Saya sempat mencari beberapa data mengenai Teluk Kiluan. Dari gambar-gambar yang tersaji, kelihatannya Teluk Kiluan cukup aduhai untuk dijadikan tempat tujuan. Teluk Kiluan masuk ke dalam area Provinsi Lampung. Tepatnya enam jam perjalanan dari Pelabuhan Bakauheni. Teluk Kiluan masih berada di bawah pemerintahan Kabupaten Tanggamus. Tepatnya di Desa Kiluan Negeri, Kecamatan Kelumbayan, letaknya di lekukan paling ujung selatan Pulau Andalas. Tak banyak kawan-kawan saya yang mengetahui surga tersembunyi ini.
Itu berarti, dari ibukota harus menyebrangi Selat Sunda sebelum sampai di sana. Itu berarti, dari Jakarta harus menuju ke Pelabuhan Merak sebelum menyebrangi Selat Sunda. Itu berarti, dari saya harus bergerak dari rumah menuju tempat pertemuan sebelum menuju Pelabuhan Merak. Itu berarti, saya harus segera mandi dan berkemas sebelum menuju tempat pertemuan. Itu berarti saya harus segera bangun tidur sebelum mandi dan berkemas.
Setelah 'itu berarti' yang demikian banyaknya, saya dan teman-teman menuju tempat pertemuan. Sebetulnya, teman-teman yang saya sebut di tulisan ini tidak asing. Sebab mereka turut membantu menaikkan tingkat kebodohan dalam tulisan saya tentang kerennya Pulau Sempu.
Kami berangkat hari Jumat saat jam memukul setengah delapan malam. Durasi tempuh dari Jakarta hingga Pelabuhan Merak sekitar tiga jam. Waktu yang cukup untuk pemanasan bagi pantat, mengingat menurut agenda, kami diperkirakan akan tiba di Teluk Kiluan kira-kira saat muadzin sudah selesai soundcheck untuk adzan subuh.
Sesampainya di Pelabuhan Merak, saya dan teman-teman langsung ke dek bagian paling atas. Selain sepi, di dek bagian atas lebih nyaman dibandingkan dengan ruang duduk yang dipenuhi penjaja Pop Mie limabelas ribuan dan kepulan asap rokok penumpang. Sebetulnya kapal feri yang kami tumpangi menyediakan ruangan VIP dengan fasilitas kursi empuk dan pendingin ruangan, namun mental mahasiswa yang masih melekat erat di kepala dengan brilian menyebabkan sepuluh ribu lebih baik disimpan untuk membeli sebungkus rokok.
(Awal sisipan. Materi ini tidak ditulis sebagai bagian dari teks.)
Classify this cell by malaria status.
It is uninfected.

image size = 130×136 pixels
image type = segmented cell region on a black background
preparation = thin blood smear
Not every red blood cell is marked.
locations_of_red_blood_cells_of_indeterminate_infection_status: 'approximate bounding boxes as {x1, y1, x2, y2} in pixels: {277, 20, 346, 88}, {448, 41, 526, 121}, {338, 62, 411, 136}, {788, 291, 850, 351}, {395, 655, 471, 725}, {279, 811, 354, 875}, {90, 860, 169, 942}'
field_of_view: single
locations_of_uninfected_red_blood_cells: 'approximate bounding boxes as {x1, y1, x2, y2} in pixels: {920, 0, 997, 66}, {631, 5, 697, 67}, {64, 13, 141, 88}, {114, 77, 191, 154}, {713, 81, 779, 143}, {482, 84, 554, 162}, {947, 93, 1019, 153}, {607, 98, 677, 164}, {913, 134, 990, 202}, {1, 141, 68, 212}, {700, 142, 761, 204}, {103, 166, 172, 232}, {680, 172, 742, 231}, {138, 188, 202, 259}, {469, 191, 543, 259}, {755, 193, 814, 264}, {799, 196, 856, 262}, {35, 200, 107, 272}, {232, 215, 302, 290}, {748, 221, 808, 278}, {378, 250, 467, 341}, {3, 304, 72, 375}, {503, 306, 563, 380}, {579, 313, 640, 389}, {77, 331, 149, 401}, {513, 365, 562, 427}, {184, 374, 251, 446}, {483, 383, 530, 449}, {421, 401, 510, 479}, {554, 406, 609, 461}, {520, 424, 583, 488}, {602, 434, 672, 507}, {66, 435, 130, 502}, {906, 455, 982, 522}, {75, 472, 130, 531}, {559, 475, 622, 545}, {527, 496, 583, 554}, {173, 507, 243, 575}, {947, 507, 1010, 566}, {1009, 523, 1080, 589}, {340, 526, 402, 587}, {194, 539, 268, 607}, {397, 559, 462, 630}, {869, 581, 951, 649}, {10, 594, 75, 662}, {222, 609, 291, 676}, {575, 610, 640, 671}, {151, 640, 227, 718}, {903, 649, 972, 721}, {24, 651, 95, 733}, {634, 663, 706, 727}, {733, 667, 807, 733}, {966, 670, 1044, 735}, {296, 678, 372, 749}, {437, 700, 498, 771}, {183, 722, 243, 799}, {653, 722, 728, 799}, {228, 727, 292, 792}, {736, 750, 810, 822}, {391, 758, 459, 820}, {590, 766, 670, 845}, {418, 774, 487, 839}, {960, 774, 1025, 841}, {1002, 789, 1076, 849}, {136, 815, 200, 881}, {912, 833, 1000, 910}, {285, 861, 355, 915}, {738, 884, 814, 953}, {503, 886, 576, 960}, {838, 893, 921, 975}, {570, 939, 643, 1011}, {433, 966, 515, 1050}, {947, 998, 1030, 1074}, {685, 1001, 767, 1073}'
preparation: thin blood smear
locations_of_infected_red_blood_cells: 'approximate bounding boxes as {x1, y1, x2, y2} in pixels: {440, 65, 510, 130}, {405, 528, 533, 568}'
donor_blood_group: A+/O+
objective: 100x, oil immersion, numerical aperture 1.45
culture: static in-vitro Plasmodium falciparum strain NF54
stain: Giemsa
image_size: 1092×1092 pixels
Waktu tempuh dari Pelabuhan Merak hingga Pelabuhan Bakauheni sekitar tiga jam. Dan itulah gunanya punya teman dengan level kebodohan di atas rata-rata. Oleh mereka, waktu tiga jam bisa digunakan untuk berbagai hal bodoh. Mereka terus saja bercanda, bertingkah aneh seperti adegan di film Titanic, hingga yang tak masuk di akal, mereka membuat perjanjian.
Kebetulan, kapal feri yang kami tumpangi adalah Kapal Menggala, sehingga tiga orang teman saya membuat Perjanjian Menggalau. Persis seperti Perjanjian Renville yang dilakukan di atas kapal Renville. Apa isi perjanjiannya? Ya intinya mereka bertaruh, saat akhir tahun 2012 mereka harus membawa pasangan masing-masing, jika salah satunya tidak membawa pasangan, maka ia dianggap kalah. Menyedihkan.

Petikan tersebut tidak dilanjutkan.